An exact copy of the lines from the one containing "Researchers investigated whether" through the last line below is required; include both of those lines and no others.

= = = = =

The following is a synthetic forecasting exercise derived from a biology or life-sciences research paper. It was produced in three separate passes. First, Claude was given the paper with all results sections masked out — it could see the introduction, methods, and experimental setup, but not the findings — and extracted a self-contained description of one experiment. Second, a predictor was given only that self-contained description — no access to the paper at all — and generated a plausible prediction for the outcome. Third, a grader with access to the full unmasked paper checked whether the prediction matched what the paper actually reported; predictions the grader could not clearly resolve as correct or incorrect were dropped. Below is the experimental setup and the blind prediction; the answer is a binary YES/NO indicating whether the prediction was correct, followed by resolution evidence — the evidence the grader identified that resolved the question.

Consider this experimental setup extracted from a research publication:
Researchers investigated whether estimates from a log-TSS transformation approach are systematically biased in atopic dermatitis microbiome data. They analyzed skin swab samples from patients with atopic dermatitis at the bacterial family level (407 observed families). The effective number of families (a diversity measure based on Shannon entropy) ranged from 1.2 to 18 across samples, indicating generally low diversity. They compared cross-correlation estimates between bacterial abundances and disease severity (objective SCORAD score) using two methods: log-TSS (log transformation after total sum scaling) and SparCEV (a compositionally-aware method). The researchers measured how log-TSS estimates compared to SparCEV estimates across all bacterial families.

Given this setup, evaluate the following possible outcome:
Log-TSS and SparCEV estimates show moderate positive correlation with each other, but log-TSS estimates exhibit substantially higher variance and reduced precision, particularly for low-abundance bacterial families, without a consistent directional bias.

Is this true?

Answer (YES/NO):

= = = = =

• [ANSWER TO THIS TASK]:
Researchers investigated whether estimates from a log-TSS transformation approach are systematically biased in atopic dermatitis microbiome data. They analyzed skin swab samples from patients with atopic dermatitis at the bacterial family level (407 observed families). The effective number of families (a diversity measure based on Shannon entropy) ranged from 1.2 to 18 across samples, indicating generally low diversity. They compared cross-correlation estimates between bacterial abundances and disease severity (objective SCORAD score) using two methods: log-TSS (log transformation after total sum scaling) and SparCEV (a compositionally-aware method). The researchers measured how log-TSS estimates compared to SparCEV estimates across all bacterial families.

Given this setup, evaluate the following possible outcome:
Log-TSS and SparCEV estimates show moderate positive correlation with each other, but log-TSS estimates exhibit substantially higher variance and reduced precision, particularly for low-abundance bacterial families, without a consistent directional bias.

Is this true?

Answer (YES/NO):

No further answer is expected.